QUESTÕES DE ESTUDO
1) Reescreva o trecho do texto sobre cinema multilíngue que começa em "Causou um burburinho" e vai até "sua língua materna.", substituindo "Napoleão" por "Bonaparte".
2) Segundo o texto sobre cinema multilíngue, em que língua Sandra e o marido conversam no filme Anatomia de uma queda?

TEXTO FORNECIDO
########################################
Cinema multilíngue

De um modo ou de outro, o tema da linguagem acabou perpassando alguns filmes que concorreram ao último Oscar. Deve ser uma das consequências da globalização. E a arte do nosso tempo replica em alguma medida pop a Babel em que vivemos.

Causou um burburinho que Napoleão seja um filme falado em inglês e não em francês. Talvez os franceses esperassem também que o Oliver Stone tivesse escalado um Roman Duris para ser Napoleão, e não um Joaquim Phoenix, e uma Adèle Haenel para viver Josephine. Vai saber. Não acho que os italianos tenham ficado chateados que a série Roma tenha sido falada em inglês, assim como os suecos, noruegueses e dinamarqueses não devem ter ficado chateados que Vikings (série produzida por canadenses, a propósito) também seja falada em inglês e não nórdico antigo. Claro, estou brincando, mas o fato de o francês do Napoleão estar mais próximo da gente do que o latim de Júlio César e Marco Antônio é um bom argumento pra pedir que um filme sobre um dos maiores personagens da história da França e da Europa fale no cinema a sua língua materna.

No filme Anatomia de uma queda, Sandra é alemã, o marido francês e eles conversam em inglês, entre si e com o filho, Daniel. É uma casa multilíngue. Creio que não deva ser incomum na Europa esses relacionamentos internacionais, nem crianças vivendo em lares, escolas e bairros multilíngues. Na verdade, embora a Europa como um todo seja um território bem variado linguisticamente, essa pluralidade não é novidade. Júlio César quando foi invadir a Gália se deparou com os povos celtas falando línguas que os romanos não conheciam. Lembrando que os próprios romanos viviam em situação de diglossia. As diferenças entre o latim vulgar (falado pelos escravos, soldados, camponeses etc.) era diferente do latim clássico, que era a forma escrita e cultivada pelas classes altas e letradas de Roma, já naquela época pouco antes de Cristo. No filme, em certo momento, há uma discussão entre o casal sobre o tema. O marido não gosta que Sandra fale em inglês com o filho, já que eles moram na França.
########################################
Registros extraídos de um conjunto de dados
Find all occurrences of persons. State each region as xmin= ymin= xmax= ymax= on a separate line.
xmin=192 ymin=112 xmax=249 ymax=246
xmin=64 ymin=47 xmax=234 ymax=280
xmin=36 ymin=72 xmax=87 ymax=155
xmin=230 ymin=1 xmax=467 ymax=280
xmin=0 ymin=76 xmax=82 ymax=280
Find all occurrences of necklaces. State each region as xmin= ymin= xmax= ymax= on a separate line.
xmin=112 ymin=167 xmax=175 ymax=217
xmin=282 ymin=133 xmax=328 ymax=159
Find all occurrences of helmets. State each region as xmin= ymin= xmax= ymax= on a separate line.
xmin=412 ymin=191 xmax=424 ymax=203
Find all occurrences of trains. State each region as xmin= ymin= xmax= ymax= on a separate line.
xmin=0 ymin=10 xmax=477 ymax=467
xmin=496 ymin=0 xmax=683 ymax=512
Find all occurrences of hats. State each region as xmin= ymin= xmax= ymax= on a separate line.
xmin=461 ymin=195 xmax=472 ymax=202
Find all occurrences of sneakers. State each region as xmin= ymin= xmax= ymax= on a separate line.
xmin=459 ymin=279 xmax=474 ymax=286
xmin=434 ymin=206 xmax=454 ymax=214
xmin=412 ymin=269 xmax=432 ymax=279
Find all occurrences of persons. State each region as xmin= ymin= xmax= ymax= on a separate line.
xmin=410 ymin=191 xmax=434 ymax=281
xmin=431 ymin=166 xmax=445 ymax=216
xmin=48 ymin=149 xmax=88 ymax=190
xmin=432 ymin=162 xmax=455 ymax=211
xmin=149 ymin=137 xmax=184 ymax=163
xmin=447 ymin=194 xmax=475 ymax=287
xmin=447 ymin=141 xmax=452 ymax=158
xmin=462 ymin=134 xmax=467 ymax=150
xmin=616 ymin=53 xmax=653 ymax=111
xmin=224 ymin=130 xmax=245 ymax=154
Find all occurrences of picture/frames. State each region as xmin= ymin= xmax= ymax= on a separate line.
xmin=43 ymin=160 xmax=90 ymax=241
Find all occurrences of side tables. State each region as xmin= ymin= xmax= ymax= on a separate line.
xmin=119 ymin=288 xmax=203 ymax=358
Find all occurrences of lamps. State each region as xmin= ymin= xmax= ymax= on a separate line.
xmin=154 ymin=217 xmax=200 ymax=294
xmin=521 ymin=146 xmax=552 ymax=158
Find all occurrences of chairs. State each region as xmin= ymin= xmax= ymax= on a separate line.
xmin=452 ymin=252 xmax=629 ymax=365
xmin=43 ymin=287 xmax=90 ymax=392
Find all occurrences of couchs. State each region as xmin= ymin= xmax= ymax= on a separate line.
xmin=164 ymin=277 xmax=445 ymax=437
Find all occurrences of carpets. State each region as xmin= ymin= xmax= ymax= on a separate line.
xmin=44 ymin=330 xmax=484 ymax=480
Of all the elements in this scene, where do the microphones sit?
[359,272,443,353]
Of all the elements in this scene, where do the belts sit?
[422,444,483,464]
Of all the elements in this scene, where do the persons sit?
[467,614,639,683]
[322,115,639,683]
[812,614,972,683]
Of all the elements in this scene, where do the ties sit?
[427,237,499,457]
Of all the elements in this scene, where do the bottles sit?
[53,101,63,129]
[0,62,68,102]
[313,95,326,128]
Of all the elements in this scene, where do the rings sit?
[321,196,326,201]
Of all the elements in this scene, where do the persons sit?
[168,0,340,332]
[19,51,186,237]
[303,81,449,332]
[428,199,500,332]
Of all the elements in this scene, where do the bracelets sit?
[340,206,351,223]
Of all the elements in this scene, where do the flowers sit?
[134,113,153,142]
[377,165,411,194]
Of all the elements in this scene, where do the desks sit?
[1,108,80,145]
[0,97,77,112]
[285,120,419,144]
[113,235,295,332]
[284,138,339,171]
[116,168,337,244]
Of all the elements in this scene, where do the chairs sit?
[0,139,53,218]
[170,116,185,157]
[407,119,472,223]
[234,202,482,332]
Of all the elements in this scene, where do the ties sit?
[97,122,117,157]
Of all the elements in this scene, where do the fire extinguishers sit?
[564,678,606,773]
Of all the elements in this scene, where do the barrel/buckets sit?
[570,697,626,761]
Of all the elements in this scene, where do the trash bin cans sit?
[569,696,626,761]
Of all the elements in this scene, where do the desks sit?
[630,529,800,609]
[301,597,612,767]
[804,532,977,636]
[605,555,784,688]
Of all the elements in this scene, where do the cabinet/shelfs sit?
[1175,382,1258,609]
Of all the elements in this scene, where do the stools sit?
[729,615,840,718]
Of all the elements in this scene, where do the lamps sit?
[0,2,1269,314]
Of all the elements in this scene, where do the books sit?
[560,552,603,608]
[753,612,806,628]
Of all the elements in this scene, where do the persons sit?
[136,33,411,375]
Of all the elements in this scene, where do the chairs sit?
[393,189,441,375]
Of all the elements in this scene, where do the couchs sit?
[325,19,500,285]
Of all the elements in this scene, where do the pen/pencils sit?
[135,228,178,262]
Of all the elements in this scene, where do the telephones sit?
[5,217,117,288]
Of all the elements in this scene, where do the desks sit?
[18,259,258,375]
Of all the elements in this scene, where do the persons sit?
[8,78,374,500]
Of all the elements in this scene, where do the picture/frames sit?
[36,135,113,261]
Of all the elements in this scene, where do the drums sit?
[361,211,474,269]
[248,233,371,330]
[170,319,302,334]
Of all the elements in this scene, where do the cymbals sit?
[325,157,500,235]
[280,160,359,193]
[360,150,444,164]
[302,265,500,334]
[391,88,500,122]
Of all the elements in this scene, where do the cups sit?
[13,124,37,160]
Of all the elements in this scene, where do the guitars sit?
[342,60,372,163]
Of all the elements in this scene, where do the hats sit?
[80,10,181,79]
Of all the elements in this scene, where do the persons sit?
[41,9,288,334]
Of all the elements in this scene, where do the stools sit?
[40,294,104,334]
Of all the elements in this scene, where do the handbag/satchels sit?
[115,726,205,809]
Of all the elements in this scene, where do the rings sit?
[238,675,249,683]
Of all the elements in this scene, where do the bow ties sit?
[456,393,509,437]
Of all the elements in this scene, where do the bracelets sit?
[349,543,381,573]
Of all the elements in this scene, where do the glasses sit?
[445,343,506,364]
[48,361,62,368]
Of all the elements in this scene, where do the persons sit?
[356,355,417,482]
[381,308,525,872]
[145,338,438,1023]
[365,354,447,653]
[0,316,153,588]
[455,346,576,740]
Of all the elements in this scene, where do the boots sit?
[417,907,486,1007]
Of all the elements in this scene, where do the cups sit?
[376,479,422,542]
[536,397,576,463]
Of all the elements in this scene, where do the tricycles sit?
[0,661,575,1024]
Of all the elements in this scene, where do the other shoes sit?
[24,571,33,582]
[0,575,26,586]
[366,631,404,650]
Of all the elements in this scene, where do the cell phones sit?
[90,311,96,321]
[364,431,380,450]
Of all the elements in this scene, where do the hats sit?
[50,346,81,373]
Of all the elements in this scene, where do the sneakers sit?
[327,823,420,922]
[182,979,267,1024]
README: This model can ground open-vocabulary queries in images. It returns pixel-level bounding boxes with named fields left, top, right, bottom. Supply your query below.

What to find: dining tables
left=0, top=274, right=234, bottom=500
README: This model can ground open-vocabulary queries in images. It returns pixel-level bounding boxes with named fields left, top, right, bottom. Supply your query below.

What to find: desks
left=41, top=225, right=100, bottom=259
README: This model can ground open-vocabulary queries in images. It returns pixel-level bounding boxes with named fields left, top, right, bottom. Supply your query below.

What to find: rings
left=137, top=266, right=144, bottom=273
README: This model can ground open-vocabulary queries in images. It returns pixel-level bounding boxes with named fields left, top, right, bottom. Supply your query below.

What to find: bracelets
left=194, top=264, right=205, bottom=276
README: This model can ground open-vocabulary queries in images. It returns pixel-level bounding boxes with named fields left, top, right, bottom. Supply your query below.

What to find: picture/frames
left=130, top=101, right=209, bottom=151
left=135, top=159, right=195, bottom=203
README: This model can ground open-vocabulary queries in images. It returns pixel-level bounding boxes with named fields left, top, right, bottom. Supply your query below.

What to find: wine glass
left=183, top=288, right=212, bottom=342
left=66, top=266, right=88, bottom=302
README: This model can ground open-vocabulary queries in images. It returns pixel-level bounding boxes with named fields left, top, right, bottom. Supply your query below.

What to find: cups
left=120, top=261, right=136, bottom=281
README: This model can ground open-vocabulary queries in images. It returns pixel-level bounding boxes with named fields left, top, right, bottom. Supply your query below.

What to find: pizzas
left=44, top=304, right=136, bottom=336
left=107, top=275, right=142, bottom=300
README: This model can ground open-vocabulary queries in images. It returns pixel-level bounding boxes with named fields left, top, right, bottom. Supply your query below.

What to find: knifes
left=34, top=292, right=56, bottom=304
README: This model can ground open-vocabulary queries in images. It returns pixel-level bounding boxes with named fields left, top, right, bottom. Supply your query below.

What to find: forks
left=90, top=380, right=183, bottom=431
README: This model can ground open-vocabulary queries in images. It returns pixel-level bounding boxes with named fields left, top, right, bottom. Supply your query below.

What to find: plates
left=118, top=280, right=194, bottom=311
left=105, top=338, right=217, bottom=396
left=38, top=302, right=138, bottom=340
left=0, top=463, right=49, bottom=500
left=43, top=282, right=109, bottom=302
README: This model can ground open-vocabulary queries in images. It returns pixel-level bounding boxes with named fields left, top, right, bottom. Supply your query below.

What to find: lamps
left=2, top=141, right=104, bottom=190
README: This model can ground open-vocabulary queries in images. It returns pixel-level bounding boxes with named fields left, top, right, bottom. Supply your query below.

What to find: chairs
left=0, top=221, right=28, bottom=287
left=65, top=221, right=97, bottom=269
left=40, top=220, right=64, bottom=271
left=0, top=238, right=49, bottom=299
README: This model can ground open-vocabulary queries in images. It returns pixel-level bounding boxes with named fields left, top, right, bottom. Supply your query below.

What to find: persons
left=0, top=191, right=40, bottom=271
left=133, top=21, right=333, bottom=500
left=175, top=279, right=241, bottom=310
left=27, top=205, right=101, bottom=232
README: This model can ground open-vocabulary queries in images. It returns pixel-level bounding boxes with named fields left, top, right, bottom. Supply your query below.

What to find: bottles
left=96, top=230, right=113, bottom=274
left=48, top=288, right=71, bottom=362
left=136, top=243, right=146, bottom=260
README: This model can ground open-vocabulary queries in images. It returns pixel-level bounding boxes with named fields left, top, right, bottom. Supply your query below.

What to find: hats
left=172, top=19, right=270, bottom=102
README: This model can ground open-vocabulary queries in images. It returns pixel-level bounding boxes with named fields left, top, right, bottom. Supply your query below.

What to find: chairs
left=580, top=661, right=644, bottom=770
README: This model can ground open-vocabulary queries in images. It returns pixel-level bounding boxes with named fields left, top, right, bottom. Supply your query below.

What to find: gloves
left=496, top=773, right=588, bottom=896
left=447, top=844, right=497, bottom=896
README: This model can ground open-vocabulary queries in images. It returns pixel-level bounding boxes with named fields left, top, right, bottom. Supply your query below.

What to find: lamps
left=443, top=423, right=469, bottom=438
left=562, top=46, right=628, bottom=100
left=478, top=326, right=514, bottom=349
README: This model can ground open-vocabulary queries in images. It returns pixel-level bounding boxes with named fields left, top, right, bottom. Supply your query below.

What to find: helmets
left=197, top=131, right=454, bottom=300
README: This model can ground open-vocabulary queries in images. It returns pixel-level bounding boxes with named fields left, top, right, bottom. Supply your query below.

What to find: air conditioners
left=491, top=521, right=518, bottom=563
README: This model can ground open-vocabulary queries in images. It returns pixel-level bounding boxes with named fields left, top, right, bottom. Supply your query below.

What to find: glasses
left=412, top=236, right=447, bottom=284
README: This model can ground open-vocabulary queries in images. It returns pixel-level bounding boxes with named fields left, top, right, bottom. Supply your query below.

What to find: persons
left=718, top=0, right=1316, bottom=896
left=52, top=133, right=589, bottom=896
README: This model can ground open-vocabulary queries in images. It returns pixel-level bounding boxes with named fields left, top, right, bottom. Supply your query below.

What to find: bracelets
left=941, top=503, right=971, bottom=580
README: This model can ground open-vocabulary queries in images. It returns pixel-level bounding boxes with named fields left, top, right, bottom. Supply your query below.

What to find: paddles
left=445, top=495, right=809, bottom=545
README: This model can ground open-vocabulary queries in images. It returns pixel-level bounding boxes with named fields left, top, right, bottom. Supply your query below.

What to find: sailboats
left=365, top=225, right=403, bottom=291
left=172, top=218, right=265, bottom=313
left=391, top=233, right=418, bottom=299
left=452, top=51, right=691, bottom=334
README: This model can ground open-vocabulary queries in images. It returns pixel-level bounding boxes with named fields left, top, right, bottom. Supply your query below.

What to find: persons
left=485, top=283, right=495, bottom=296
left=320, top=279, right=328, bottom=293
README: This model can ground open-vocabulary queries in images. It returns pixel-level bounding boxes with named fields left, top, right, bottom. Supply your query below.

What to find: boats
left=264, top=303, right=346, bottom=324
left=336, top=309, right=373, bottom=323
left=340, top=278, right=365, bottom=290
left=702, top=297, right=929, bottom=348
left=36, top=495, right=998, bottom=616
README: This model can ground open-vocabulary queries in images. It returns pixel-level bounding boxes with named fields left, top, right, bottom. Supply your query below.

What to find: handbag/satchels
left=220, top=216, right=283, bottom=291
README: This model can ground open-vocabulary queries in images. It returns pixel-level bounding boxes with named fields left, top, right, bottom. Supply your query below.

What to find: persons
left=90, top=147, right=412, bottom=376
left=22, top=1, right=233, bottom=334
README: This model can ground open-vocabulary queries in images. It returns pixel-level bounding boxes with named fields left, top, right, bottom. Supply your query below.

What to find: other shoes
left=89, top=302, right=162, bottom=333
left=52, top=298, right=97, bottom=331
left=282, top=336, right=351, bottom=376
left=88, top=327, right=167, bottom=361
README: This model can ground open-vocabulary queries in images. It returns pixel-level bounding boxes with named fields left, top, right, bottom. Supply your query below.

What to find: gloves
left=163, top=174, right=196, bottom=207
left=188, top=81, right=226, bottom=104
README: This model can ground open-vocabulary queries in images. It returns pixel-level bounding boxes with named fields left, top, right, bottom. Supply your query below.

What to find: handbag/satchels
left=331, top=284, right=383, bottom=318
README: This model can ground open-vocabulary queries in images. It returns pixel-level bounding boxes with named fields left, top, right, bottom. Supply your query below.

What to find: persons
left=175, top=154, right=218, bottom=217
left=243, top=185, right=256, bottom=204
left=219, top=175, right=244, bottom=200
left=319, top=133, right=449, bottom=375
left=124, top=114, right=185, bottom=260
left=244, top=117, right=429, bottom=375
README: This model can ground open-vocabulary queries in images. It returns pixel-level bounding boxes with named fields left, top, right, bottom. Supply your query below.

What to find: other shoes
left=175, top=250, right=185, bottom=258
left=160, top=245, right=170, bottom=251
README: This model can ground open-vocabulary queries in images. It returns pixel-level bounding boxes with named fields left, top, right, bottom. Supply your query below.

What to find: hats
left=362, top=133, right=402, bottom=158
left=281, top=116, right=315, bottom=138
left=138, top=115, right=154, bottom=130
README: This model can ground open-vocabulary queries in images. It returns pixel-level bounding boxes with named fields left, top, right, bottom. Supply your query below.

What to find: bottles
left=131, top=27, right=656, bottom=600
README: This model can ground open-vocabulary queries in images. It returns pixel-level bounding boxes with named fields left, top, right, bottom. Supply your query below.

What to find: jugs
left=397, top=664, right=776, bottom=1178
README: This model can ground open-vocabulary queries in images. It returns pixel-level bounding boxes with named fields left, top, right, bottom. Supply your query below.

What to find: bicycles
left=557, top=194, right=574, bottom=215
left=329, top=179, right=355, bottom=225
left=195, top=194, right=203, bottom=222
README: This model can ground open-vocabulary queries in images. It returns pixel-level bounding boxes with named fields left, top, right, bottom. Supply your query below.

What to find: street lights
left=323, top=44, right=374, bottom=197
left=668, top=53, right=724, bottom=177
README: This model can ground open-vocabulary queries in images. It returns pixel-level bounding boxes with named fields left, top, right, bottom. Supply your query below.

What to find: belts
########################################
RESPOSTAS NUMERADAS
1)
Causou um burburinho que Bonaparte seja um filme falado em inglês e não em francês. Talvez os franceses esperassem também que o Oliver Stone tivesse escalado um Roman Duris para ser Bonaparte, e não um Joaquim Phoenix, e uma Adèle Haenel para viver Josephine. Vai saber. Não acho que os italianos tenham ficado chateados que a série Roma tenha sido falada em inglês, assim como os suecos, noruegueses e dinamarqueses não devem ter ficado chateados que Vikings (série produzida por canadenses, a propósito) também seja falada em inglês e não nórdico antigo. Claro, estou brincando, mas o fato de o francês do Bonaparte estar mais próximo da gente do que o latim de Júlio César e Marco Antônio é um bom argumento pra pedir que um filme sobre um dos maiores personagens da história da França e da Europa fale no cinema a sua língua materna.

2) Eles conversam em inglês.